>> BEGIN
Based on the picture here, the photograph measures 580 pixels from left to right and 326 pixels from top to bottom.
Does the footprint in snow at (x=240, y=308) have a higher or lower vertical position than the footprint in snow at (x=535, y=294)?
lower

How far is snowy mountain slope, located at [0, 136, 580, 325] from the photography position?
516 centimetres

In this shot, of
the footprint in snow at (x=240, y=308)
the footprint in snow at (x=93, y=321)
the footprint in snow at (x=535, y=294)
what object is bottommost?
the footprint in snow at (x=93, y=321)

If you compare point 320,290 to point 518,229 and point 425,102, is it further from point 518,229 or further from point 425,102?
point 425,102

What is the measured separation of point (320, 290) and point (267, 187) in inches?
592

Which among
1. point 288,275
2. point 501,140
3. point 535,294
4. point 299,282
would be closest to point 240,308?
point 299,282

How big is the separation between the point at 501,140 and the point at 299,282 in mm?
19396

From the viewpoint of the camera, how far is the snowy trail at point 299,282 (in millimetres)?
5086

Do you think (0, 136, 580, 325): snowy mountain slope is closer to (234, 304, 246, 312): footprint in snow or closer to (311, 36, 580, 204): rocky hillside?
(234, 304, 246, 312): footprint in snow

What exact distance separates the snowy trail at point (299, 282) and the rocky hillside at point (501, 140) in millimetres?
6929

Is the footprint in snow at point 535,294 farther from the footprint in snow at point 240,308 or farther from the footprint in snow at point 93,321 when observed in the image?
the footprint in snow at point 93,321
>> END
YOUR INSTRUCTIONS - Recast the lines above as a Markdown table with the columns "No." and "Line", numbering each row and skipping the blank lines.

OUTPUT -
| No. | Line |
|---|---|
| 1 | Based on the picture here, the photograph measures 580 pixels from left to right and 326 pixels from top to bottom. |
| 2 | Does the footprint in snow at (x=240, y=308) have a higher or lower vertical position than the footprint in snow at (x=535, y=294)? |
| 3 | lower |
| 4 | How far is snowy mountain slope, located at [0, 136, 580, 325] from the photography position? |
| 5 | 516 centimetres |
| 6 | In this shot, of |
| 7 | the footprint in snow at (x=240, y=308) |
| 8 | the footprint in snow at (x=93, y=321) |
| 9 | the footprint in snow at (x=535, y=294) |
| 10 | what object is bottommost? |
| 11 | the footprint in snow at (x=93, y=321) |
| 12 | If you compare point 320,290 to point 518,229 and point 425,102, is it further from point 518,229 or further from point 425,102? |
| 13 | point 425,102 |
| 14 | What is the measured separation of point (320, 290) and point (267, 187) in inches? |
| 15 | 592 |
| 16 | Which among |
| 17 | 1. point 288,275 |
| 18 | 2. point 501,140 |
| 19 | 3. point 535,294 |
| 20 | 4. point 299,282 |
| 21 | would be closest to point 240,308? |
| 22 | point 299,282 |
| 23 | How big is the separation between the point at 501,140 and the point at 299,282 in mm? |
| 24 | 19396 |
| 25 | From the viewpoint of the camera, how far is the snowy trail at point 299,282 (in millimetres)? |
| 26 | 5086 |
| 27 | Do you think (0, 136, 580, 325): snowy mountain slope is closer to (234, 304, 246, 312): footprint in snow or closer to (311, 36, 580, 204): rocky hillside? |
| 28 | (234, 304, 246, 312): footprint in snow |
| 29 | What exact distance separates the snowy trail at point (299, 282) and the rocky hillside at point (501, 140) in millimetres? |
| 30 | 6929 |
| 31 | Is the footprint in snow at point 535,294 farther from the footprint in snow at point 240,308 or farther from the footprint in snow at point 93,321 when observed in the image? |
| 32 | the footprint in snow at point 93,321 |